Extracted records

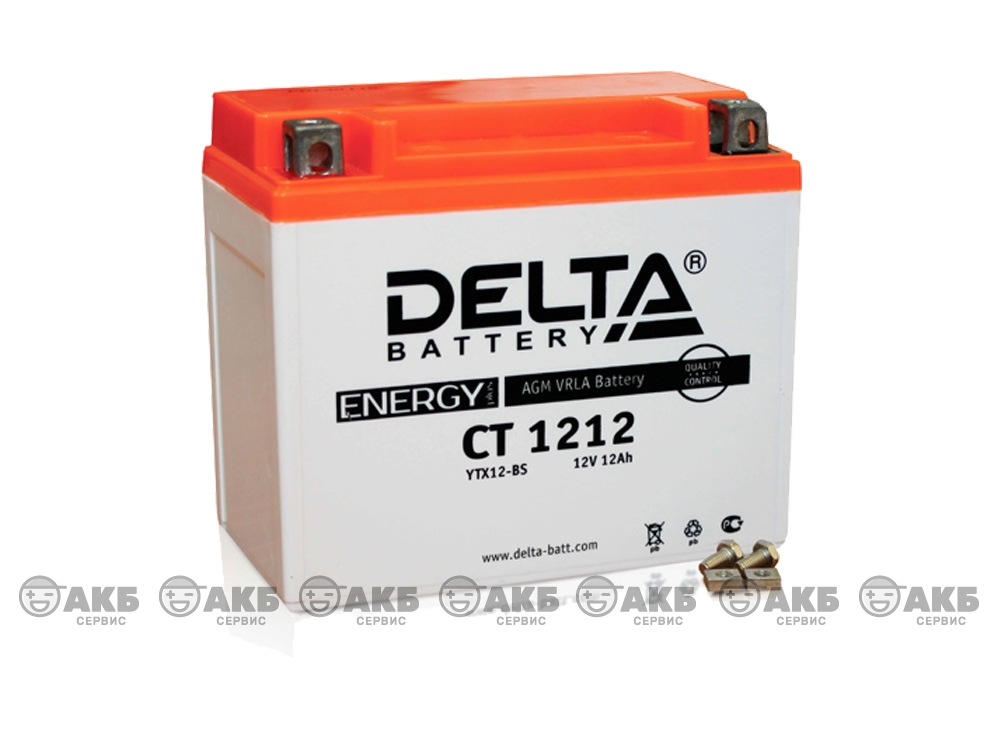 Мото аккумулятор Delta CT-1212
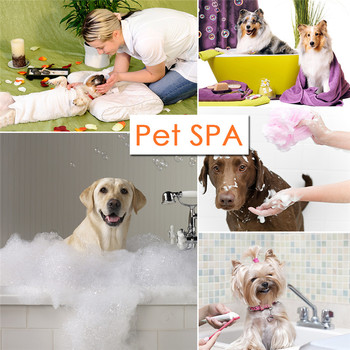 5pcs/bag Pet Dog SPA Bathing Carbonic Acid Effervescent Tablets  Deep Clean  Massage  Whole Body of  Pet  for   Beauty Salon 1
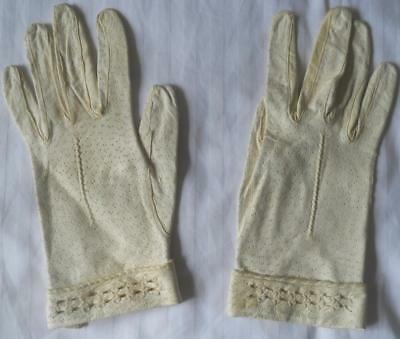 Ladies Vintage 1930S Cream Patterned Leather Gloves Cuffed Wrist Trim 7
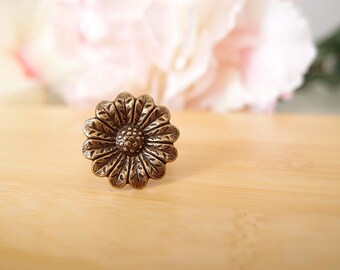 Sunflower Ring-Aged brass-adjustable-steampunk-Victorian-edgy chic- statement-armor ring V074
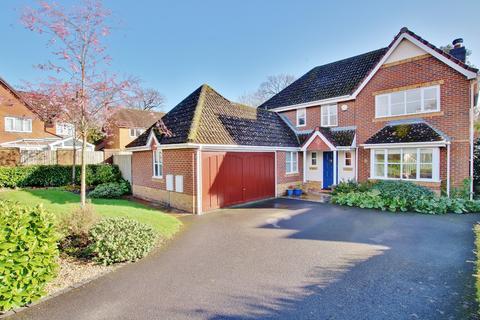 4 bedroom detached house for sale - Rownhams, Southampton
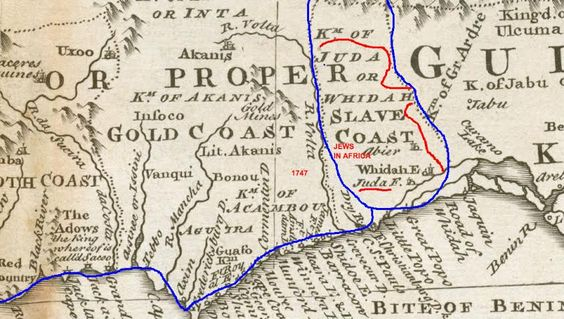 Slave Africa 1747 Map West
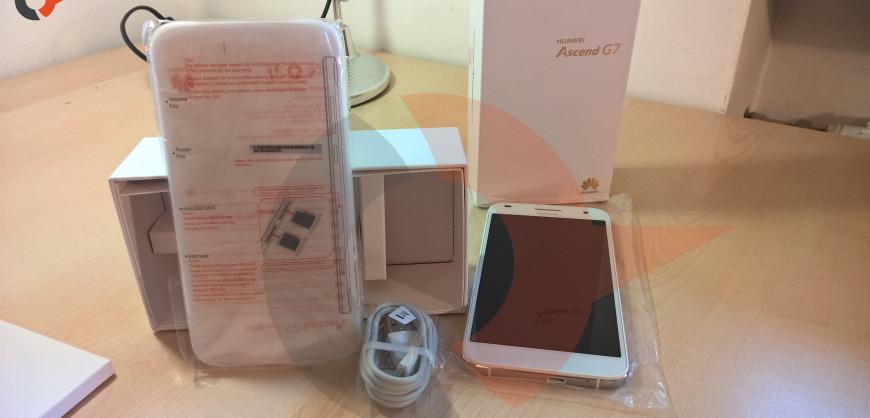 Huawei Ascend G7 box (6)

EXERCISE DETAILS » What the answer must hold is the exact text of every line from the one containing "Ladies Vintage 1930S" through the end of the data, minus any pictures.

RESPONSE BOX »
 Ladies Vintage 1930S Cream Patterned Leather Gloves Cuffed Wrist Trim 7
 Sunflower Ring-Aged brass-adjustable-steampunk-Victorian-edgy chic- statement-armor ring V074
 4 bedroom detached house for sale - Rownhams, Southampton
 Slave Africa 1747 Map West
 Huawei Ascend G7 box (6)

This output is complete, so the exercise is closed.